HCQ clinical trials will resume: WHO
The Lancet says it has concerns about article on use of drug in COVID-19 patients
04/06/2020, AGENCE FRANCE-PRESSE, REUTERS,GENEVA/NEW YORK
Hydroxychloroquine has anti-inflammatory and antiviral properties .REUTERS
The World Health Organisation said on Wednesday that clinical trials of the drug hydroxychloroquine will resume, after having been suspended pending a safety review in the search for coronavirus treatments.
“On the basis of the available mortality data... the executive group will communicate with the principal investigators in the trial about resuming the hydroxychloroquine arm,” WHO chief Tedros Adhanom Ghebreyesus told a virtual news briefing.
Concerns about data
British medical journal The Lancet said on Tuesday that it had concerns about data behind an influential article that found that HCQ increased the risk of death in COVID-19 patients, a conclusion that undercut scientific interest in the medicine championed by U.S. President Donald Trump.

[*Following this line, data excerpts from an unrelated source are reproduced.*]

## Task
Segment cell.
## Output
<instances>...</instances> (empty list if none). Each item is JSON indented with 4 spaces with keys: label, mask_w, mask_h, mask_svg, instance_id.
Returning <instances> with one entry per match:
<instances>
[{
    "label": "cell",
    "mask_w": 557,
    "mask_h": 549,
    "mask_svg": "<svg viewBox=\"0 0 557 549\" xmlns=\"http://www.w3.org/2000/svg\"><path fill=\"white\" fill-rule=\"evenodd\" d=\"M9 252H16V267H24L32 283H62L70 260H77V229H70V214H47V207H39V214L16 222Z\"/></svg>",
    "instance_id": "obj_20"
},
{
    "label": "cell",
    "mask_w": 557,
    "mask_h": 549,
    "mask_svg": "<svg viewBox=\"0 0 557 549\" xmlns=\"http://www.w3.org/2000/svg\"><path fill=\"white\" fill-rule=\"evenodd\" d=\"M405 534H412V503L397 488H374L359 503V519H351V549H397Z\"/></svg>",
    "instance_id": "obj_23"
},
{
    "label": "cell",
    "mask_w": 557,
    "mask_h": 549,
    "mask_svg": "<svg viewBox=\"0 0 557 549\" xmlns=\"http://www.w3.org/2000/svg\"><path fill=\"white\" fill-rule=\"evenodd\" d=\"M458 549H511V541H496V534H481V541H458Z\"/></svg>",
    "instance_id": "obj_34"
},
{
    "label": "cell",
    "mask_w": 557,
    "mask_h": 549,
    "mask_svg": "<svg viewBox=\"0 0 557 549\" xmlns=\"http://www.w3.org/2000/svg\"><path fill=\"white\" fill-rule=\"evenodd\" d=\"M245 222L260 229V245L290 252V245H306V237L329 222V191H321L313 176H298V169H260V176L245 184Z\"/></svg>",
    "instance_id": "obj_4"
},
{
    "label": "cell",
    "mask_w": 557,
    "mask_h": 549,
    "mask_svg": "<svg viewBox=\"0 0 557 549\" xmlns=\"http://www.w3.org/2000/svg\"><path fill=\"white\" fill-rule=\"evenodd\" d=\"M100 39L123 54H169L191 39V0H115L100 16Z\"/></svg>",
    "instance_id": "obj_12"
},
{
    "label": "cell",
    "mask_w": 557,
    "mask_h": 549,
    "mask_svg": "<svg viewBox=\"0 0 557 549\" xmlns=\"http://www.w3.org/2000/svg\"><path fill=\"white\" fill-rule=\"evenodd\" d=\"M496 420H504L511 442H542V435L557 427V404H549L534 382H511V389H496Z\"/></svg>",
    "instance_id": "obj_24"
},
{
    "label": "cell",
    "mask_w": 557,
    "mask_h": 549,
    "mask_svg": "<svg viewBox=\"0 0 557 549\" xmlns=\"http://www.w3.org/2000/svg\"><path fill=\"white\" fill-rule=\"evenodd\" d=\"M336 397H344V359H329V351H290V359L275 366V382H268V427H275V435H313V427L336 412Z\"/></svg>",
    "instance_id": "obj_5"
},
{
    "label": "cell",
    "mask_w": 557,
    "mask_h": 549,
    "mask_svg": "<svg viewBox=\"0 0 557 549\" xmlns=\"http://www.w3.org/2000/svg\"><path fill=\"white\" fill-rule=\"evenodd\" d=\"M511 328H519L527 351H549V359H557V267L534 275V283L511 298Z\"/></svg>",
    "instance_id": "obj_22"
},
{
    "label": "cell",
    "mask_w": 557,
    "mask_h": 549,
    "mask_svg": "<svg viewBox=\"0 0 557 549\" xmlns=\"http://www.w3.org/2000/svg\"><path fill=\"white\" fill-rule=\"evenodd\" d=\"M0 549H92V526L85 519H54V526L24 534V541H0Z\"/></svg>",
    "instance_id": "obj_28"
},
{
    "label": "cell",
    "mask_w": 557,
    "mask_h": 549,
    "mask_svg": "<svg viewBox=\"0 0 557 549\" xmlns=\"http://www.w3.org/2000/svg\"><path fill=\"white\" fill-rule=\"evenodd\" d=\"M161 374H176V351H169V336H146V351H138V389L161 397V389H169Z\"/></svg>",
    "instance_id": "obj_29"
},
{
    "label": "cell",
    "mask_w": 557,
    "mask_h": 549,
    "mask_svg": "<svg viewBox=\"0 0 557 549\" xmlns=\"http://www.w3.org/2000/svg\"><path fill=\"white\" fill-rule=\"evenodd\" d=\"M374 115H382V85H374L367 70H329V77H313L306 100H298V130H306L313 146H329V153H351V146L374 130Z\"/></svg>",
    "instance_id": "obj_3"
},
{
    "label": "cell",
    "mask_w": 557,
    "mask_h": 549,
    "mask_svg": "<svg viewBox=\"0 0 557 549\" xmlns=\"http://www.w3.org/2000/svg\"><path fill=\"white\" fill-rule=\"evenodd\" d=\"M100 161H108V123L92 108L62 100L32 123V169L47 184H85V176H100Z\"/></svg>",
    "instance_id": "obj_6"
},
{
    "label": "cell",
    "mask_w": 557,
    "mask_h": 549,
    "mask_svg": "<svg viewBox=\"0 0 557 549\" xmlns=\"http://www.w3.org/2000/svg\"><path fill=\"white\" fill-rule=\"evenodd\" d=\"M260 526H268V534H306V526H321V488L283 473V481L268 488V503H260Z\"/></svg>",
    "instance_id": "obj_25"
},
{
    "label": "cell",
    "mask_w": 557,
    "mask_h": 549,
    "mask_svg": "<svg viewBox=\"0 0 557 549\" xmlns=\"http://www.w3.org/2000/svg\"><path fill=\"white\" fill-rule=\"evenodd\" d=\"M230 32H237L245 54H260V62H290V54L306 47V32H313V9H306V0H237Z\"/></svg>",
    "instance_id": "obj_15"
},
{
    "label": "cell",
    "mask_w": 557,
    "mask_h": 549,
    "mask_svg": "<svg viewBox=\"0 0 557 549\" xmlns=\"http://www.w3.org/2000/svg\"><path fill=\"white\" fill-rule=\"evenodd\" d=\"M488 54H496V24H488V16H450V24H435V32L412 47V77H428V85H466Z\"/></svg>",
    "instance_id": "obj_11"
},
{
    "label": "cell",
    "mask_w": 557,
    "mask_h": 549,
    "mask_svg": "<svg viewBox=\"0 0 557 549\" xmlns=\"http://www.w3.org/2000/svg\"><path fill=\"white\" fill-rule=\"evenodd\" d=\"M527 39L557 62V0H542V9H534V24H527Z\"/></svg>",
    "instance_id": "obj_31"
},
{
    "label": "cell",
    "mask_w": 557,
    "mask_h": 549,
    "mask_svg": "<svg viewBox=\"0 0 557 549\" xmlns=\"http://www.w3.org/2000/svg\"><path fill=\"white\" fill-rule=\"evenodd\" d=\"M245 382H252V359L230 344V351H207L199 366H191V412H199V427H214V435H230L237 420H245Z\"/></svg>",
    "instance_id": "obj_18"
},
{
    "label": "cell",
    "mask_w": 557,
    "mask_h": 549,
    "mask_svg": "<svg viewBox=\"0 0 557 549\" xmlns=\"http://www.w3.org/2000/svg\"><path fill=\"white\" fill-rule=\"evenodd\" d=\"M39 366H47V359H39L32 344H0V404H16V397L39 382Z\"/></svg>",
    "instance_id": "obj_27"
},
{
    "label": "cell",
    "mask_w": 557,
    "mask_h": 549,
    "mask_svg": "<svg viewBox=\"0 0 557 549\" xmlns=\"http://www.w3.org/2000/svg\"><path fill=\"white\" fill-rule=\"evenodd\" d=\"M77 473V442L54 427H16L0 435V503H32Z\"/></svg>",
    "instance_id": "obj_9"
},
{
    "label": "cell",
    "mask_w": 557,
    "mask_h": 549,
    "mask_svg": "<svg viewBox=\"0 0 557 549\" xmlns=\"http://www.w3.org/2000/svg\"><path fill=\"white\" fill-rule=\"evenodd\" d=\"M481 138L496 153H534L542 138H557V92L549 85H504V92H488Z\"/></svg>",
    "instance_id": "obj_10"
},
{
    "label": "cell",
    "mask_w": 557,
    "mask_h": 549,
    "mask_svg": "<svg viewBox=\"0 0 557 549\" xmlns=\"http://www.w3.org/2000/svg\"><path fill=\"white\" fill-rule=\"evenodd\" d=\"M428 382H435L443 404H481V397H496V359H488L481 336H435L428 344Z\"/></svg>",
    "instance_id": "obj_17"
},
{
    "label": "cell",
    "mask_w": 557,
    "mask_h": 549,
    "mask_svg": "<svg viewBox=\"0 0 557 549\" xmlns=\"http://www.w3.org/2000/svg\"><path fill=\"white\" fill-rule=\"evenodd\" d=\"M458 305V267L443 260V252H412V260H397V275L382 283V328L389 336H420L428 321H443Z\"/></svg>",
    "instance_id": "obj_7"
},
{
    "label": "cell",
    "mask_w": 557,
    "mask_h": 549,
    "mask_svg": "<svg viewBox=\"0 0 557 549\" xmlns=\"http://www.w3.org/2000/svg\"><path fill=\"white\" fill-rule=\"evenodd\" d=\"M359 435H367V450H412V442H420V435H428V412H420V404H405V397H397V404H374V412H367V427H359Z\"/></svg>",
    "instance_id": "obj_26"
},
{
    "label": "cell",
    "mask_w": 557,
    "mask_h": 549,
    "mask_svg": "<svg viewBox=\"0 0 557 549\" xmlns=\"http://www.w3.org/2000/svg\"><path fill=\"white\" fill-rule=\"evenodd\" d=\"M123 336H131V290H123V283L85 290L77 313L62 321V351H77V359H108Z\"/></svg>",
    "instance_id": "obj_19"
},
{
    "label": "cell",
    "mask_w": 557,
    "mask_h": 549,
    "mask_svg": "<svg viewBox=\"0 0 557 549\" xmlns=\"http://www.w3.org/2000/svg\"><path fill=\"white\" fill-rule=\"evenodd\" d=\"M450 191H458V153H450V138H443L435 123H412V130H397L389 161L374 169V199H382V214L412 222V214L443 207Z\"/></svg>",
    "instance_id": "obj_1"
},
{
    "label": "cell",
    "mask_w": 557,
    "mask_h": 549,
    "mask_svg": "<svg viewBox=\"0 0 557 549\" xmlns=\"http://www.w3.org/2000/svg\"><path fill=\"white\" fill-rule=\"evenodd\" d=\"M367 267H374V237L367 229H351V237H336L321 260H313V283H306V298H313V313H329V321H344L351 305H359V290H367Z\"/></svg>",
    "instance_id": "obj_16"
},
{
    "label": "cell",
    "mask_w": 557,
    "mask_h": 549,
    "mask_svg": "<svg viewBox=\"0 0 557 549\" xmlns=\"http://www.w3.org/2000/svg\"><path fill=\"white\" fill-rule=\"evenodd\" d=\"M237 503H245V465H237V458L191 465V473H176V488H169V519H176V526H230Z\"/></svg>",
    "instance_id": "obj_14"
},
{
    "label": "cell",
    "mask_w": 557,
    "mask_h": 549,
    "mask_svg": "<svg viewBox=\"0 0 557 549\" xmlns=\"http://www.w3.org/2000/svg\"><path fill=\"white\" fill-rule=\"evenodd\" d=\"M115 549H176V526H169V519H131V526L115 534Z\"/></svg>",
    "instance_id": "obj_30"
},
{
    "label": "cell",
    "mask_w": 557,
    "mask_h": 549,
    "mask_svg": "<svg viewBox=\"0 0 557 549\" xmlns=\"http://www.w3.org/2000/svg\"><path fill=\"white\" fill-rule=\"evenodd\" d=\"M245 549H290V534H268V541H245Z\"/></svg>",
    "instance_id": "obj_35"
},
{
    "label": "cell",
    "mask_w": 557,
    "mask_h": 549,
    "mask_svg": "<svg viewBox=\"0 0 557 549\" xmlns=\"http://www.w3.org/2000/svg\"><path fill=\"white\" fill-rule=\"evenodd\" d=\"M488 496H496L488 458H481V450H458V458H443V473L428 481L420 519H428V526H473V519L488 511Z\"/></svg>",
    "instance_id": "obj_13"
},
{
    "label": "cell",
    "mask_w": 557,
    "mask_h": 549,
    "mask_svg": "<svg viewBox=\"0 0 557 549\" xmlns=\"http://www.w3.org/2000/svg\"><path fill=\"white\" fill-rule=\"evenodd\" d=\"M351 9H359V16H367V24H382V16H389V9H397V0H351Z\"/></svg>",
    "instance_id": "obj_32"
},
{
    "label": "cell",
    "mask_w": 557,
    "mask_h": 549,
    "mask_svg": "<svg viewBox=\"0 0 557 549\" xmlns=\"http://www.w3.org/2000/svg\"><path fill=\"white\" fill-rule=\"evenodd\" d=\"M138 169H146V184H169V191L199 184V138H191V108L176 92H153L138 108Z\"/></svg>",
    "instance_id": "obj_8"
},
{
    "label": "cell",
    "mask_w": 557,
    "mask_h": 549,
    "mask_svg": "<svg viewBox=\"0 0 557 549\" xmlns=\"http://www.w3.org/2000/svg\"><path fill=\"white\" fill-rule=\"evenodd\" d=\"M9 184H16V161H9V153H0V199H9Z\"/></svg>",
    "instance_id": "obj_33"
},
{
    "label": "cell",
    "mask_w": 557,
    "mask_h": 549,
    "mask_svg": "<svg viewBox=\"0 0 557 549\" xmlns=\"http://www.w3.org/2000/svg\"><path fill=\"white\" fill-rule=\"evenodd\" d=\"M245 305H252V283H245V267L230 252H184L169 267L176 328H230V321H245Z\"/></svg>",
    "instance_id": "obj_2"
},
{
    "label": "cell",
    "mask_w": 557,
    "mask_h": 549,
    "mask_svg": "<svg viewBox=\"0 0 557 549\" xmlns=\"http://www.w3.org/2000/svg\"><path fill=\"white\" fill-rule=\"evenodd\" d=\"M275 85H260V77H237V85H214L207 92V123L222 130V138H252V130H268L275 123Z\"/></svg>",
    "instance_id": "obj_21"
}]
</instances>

Hydroxychloroquine — which has anti-inflammatory and antiviral properties — inhibited the coronavirus in laboratory experiments, but has not been proven effective in humans, particularly in placebo-controlled, randomised clinical trials considered the gold standard for data. The debate has become highly politicised, and many scientists have voiced concern.
Open letter
Nearly 150 doctors signed an open letter to The Lancet last week calling the article’s conclusions into question and asking to make public the peer review comments that preceded publication.
“This is not some sideshow or minor issue,” said Walid Gellad, a Professor at University of Pittsburgh’s medical school, who was not a signatory of the letter but has been critical of the study. “We’re in an unprecedented pandemic. We’ve organised these enormous clinical trials to figure out if something works. And this study stopped or paused a couple of those trials, and changed the narrative around a drug that no one knows if it works or not,” he said.
The study, using data provided by healthcare data analytics firm Surgisphere, was not a traditional clinical trial that would have compared hydroxychloroquine to a placebo or other medicine.
The Lancet’s editors said in a note that serious scientific questions about the study were brought to their attention and an independent audit of the data has already been commissioned.